Key Design Decisions
Binary Wrapper Approach: Rather than using CGO bindings, we wrap the whisper.cpp CLI binary. This gives us simplicity and reliability—no complex build dependencies or linking issues.
Model Caching Strategy: Models are downloaded once from Hugging Face and cached at
~/.whisper/
. The system is smart about avoiding re-downloads and handles interrupted downloads
gracefully.
Intelligent Text Formatting: The formatter implements paragraph intelligence similar to VoiceInk. 50 words per paragraph, maximum 4 sentences, and sentence significance detection for readable output.

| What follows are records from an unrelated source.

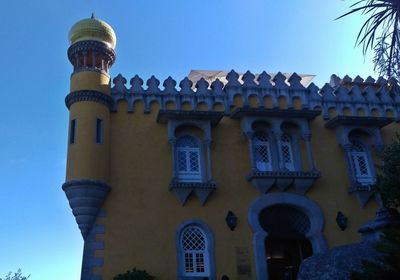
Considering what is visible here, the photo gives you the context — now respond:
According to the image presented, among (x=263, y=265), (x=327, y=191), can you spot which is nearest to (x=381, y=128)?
(x=327, y=191)

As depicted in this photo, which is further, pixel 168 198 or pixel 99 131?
pixel 99 131

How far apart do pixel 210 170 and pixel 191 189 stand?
1.21 metres

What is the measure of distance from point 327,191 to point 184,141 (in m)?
6.13

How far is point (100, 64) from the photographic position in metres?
18.9

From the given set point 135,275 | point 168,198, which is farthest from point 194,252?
point 135,275

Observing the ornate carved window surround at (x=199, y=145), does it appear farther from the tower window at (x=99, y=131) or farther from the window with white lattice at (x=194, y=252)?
the tower window at (x=99, y=131)

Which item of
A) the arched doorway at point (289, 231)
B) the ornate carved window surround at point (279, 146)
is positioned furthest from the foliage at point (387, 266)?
the arched doorway at point (289, 231)

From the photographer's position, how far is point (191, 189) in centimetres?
1694

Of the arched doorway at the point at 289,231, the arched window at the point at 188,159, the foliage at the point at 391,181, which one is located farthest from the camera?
the arched doorway at the point at 289,231

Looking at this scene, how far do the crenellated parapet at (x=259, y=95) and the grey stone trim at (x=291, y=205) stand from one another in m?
4.07

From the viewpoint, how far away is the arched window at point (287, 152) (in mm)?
18656

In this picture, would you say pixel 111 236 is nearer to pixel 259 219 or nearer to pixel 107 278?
pixel 107 278

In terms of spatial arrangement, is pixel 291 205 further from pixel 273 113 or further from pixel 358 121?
pixel 358 121

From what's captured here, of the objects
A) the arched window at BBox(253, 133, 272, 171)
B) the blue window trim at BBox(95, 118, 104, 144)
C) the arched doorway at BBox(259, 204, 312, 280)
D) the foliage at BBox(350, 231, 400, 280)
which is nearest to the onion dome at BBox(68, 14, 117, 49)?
the blue window trim at BBox(95, 118, 104, 144)
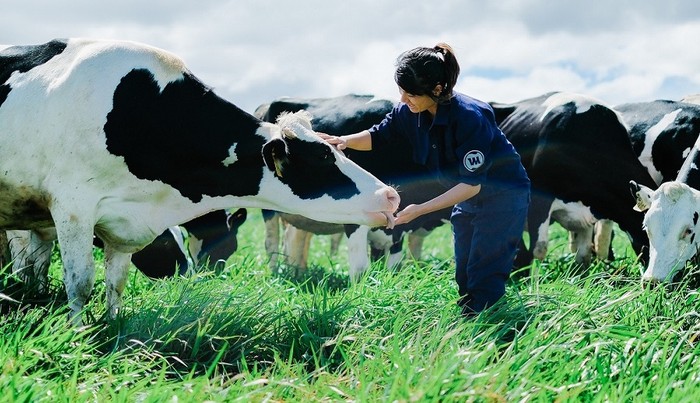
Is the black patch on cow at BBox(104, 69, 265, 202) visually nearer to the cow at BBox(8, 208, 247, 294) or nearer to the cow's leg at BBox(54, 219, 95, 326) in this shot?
the cow's leg at BBox(54, 219, 95, 326)

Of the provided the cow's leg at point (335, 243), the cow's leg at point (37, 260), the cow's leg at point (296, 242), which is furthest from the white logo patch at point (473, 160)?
the cow's leg at point (335, 243)

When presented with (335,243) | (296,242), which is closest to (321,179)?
(296,242)

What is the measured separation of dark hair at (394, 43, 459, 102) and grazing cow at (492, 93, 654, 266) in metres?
4.02

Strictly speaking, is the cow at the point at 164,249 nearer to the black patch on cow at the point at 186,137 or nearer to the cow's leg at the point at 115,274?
the cow's leg at the point at 115,274

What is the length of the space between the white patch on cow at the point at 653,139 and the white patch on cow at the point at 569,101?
80 cm

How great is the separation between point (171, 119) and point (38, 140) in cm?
81

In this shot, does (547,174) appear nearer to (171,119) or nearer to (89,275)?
(171,119)

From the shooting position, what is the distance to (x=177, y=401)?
3.29 metres

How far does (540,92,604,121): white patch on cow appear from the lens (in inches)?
334

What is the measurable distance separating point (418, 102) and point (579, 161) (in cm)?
420

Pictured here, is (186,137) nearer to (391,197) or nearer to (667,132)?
(391,197)

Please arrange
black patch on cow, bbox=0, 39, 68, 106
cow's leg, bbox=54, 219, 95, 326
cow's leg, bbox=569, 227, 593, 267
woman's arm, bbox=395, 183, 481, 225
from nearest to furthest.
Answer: woman's arm, bbox=395, 183, 481, 225
cow's leg, bbox=54, 219, 95, 326
black patch on cow, bbox=0, 39, 68, 106
cow's leg, bbox=569, 227, 593, 267

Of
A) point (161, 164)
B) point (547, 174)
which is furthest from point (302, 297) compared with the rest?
point (547, 174)

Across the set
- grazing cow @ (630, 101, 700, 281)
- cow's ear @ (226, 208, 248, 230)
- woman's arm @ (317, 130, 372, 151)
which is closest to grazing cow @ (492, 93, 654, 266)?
grazing cow @ (630, 101, 700, 281)
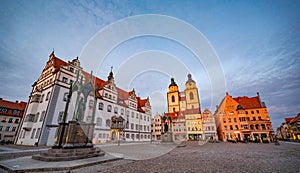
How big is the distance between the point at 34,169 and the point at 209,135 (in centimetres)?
4705

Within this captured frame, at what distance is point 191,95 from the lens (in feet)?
186

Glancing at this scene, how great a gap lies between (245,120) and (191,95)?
21.8m

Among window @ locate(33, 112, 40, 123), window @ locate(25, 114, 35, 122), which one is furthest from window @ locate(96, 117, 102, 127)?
window @ locate(25, 114, 35, 122)

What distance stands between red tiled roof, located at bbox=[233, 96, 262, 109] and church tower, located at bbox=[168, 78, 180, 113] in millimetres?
23905

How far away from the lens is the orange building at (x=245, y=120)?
35.7 meters

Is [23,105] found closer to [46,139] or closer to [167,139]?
[46,139]

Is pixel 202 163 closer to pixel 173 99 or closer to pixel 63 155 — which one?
pixel 63 155

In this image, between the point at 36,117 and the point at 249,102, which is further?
the point at 249,102

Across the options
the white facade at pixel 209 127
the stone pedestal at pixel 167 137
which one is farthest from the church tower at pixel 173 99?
the stone pedestal at pixel 167 137

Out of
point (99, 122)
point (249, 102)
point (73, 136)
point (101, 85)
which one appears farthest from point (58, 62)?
→ point (249, 102)

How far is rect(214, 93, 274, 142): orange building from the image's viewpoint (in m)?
35.7

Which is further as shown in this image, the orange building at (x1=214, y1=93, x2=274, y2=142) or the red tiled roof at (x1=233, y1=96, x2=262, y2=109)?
the red tiled roof at (x1=233, y1=96, x2=262, y2=109)

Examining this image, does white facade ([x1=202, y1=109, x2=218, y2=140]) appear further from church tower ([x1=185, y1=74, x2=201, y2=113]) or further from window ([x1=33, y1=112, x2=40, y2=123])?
window ([x1=33, y1=112, x2=40, y2=123])

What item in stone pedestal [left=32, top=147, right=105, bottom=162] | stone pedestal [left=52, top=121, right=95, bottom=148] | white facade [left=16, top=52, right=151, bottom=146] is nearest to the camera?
stone pedestal [left=32, top=147, right=105, bottom=162]
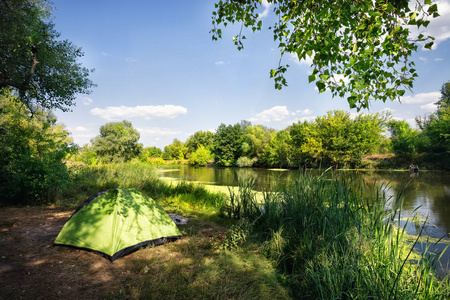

Concurrent Processing: Worker pools allow parallel transcription of multiple files, with the concurrency level configurable based on system resources.
Results
After about 4 hours of development, Ghospel delivers exactly what I wanted:
- Just works: Point it at a folder, get transcripts back
- Production ready: Proper error handling, logging, and progress tracking
- Apple Silicon optimized: Metal GPU acceleration on M-series chips
- Resumable: Skip already processed files for interrupted batch jobs
- Maintainable: Clean architecture with comprehensive documentation
More importantly, it demonstrates the current state of AI-assisted development. Working with Claude Code was like pair programming with a very capable engineer who understood both technical requirements and user experience goals. Honestly, I felt more like a product manager than a developer at this point
The tool handled architecture decisions, implemented Go best practices I wasn’t familiar with, wrote documentation, set up CI/CD, and even generated proper release notes.
Meanwhile, I am calling it an evening and letting this thing finish transcribing the rest of the files over night.
~/Code/business/ghospel main ?1 ❯ ./ghospel transcribe --output-dir outputs/ data/*.mp3
🎵 Ghospel v0.1.0 - Starting transcription with model: large-v3-turbo
📁 Found 452 audio file(s), 9 already transcribed, 443 to process
This is one of these moments where I regret having traded in my macbook pro for a macbook air without a fan. It really takes a good long while longer to transcribe all these files. But 2-3 night shifts should do the trick here.
Looking Forward
The implementation really went crazy fast. Maybe it is because golang is so much more structured that mistakes are told to you by a great compiler. Or maybe claude code is just that good. I do not know yet.
Now I can get back to the original goal from earlier today, writing our ways of working with LLMs. And certainly claude-code / AI assisted coding is going to be added to our must-have things to do.
I also feel like there are a lot of moments when things are still not quite how I would like them to be and I’d love to have a sort of ’team wide memory’. Because I want corrections I make to be propagated to the rest of the team so that we all adhere to this standard going forward.
Ghospel is open source on GitHub. The entire development history is preserved in the commit log, showing exactly how Claude Code and I built this together.